Document segment —
Han and co-workers [53] fabricated triple-shelled NiMn₂O₄ hollow spheres (Figure 2a,b) by using a solvothermal method and tested their ability for low-temperature NH₃-SCR reaction. As shown in Figure 2c, the prepared NiMn₂O₄ hollow spheres (NiMn₂O₄-S) showed the best catalytic activity with NO_x conversion of above 90% over a wide temperature range from 100 °C to 225 °C as compared to the NiMn₂O₄ nanoparticles (NiMn₂O₄-P). The triple-layer shell structure of the NiMn₂O₄-S catalyst generates a larger surface area (165.3 m² g^‒1) that exposes more active sites (such as surface Mn⁴⁺ and surface adsorbed oxygen species), which are responsible for its superior activity. Additionally, the NiMn₂O₄-S catalyst displayed outstanding stability and good tolerance to H₂O and SO₂ (Figure 2d).

Gao et al. [54] investigated the low-temperature NH₃-SCR reaction over the hydroxyl-containing Me-Mn binary oxides (Me = Co, Ni) prepared by a combined complexation–esterification method. It was found that the NO_x conversion decreased in the order of Mn₃O₄-Co₃O₄-OH (Co-MnO_x binary oxide) > Mn₂O₃-NiMnO₃-OH (Ni-MnO_x binary oxide) > Mn₂O₃-OH, while the N₂ selectivity increased in the sequence of Mn₃O₄-Co₃O₄-OH < Mn₂O₃-OH < Mn₂O₃-NiMnO₃-OH. Although the Co and Ni elements in the catalysts delay the poisoning of SO₂ as compared to MnO_x sample, the Co-MnO_x and Ni-MnO_x binary oxides are deactivated by SO₂ over the postponement due to the formation of metal sulfate and ammonia hydrogensulfite species. In another study, Sun and co-workers [55] prepared Mn_0.66M_0.33O_x catalysts (M = Fe, Zn, Cu) and a series of Fe_αMn_1−αO_x (α = 1, 0.25, 0.33, 0.50, 0 mol%) catalysts and examined for NH₃-SCR at low-temperatures. The results demonstrated that the Fe_0.33Mn_0.66O_x catalyst displayed the superior NH₃-SCR activity (NO_x removal efficiency > 90%) in a wide temperature range (75–225 °C) among the Cu_0.33Mn_0.66O_x, Zn_0.33Mn_0.66O_x, and Fe_αMn_1−αO_x (α = 1, 0.25, 0.50, 0 mol%) catalysts. The authors proposed that the distortion of the catalyst structure by Fe doping could play a key role in improving the NH₃-SCR performance over the Fe_0.33Mn_0.66O_x catalyst.

Records drawn from a collection
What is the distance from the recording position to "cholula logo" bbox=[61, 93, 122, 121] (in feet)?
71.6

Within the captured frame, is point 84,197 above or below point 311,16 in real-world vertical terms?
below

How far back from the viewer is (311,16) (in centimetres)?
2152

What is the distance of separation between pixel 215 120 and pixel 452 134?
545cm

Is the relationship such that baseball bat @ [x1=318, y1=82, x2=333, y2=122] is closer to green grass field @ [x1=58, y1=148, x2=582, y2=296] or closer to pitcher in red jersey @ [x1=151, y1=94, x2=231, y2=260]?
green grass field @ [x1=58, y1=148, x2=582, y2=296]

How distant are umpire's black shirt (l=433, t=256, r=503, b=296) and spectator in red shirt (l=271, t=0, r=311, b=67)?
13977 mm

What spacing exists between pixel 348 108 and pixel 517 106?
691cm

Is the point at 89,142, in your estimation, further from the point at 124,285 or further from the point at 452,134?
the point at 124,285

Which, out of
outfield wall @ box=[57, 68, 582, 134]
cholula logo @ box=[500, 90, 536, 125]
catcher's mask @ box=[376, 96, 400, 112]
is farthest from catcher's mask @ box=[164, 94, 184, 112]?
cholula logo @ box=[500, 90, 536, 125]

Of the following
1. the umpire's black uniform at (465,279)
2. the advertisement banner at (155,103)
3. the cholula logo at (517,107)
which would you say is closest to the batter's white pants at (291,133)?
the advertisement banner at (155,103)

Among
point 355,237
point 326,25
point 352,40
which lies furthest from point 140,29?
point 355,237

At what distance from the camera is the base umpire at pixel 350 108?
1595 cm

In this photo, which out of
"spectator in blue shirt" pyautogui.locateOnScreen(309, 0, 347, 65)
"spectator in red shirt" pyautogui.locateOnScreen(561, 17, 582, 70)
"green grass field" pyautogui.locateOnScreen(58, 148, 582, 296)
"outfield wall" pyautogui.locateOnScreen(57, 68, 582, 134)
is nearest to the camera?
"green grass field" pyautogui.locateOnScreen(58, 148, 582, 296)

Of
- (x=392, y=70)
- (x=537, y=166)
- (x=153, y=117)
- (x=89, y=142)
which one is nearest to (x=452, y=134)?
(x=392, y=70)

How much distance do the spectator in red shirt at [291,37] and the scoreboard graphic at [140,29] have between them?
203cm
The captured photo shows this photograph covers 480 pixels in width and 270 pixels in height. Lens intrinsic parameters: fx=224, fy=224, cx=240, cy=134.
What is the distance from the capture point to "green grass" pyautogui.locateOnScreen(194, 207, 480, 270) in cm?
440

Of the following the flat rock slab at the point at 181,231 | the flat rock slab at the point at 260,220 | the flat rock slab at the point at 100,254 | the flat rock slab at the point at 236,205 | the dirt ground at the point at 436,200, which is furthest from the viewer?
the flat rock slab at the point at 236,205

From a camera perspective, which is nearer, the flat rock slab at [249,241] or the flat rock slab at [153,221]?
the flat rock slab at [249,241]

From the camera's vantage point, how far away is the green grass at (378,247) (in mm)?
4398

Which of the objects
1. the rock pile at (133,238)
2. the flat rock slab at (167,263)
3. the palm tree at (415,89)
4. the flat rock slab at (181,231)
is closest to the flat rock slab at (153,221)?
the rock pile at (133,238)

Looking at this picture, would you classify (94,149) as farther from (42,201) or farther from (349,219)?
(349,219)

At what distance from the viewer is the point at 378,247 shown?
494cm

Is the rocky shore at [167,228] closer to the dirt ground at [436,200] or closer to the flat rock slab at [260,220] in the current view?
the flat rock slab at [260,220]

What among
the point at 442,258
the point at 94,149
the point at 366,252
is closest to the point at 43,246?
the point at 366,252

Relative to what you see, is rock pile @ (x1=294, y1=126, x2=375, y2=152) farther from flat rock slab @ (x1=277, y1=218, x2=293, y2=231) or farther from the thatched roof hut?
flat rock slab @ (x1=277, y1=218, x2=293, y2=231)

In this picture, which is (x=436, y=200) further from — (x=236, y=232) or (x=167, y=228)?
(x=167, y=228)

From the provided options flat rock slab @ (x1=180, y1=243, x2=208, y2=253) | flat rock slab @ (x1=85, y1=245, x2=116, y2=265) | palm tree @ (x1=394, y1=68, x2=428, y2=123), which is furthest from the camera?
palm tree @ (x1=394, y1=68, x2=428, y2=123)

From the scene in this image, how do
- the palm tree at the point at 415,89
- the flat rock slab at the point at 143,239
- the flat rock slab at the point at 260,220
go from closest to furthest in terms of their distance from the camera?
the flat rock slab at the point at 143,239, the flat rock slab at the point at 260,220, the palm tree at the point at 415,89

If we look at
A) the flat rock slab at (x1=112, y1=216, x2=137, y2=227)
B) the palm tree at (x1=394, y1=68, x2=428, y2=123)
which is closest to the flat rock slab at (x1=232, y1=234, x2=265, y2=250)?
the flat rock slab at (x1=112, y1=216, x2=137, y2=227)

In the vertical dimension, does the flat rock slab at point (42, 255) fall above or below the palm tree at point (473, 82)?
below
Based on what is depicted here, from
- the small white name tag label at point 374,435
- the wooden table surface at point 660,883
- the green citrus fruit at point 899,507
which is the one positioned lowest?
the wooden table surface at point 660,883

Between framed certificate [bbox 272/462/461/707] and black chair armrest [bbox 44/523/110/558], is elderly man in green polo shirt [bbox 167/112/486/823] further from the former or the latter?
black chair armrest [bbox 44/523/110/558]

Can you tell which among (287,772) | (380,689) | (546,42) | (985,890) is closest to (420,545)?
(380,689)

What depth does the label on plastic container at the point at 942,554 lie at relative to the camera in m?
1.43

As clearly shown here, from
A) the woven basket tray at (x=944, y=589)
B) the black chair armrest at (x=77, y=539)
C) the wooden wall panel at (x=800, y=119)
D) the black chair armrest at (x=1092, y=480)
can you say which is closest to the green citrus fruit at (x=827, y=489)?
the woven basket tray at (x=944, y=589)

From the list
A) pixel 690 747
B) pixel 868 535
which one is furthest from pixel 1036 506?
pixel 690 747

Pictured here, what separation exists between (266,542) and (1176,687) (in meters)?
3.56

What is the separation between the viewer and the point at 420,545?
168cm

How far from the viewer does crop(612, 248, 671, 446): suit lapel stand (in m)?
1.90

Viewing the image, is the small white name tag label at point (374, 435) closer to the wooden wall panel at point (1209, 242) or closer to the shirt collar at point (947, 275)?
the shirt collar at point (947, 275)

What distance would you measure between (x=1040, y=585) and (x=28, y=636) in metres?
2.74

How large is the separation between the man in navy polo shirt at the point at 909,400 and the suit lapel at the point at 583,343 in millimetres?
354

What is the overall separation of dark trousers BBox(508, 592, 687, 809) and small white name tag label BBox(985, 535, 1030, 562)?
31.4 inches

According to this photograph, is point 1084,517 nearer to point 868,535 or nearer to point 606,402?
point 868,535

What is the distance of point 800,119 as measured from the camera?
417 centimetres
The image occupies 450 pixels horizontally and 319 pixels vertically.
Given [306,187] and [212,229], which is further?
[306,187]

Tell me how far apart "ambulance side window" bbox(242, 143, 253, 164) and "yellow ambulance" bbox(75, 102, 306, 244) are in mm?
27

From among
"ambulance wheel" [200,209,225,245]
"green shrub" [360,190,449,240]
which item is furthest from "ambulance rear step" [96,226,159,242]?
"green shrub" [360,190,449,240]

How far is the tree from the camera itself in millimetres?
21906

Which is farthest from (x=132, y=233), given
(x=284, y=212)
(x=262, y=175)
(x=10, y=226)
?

Directions — In the passage on low-temperature NH₃-SCR catalysts, across what temperature range did the NiMn₂O₄ hollow spheres keep NO_x conversion above 90%?

Result of this task — From 100 °C to 225 °C.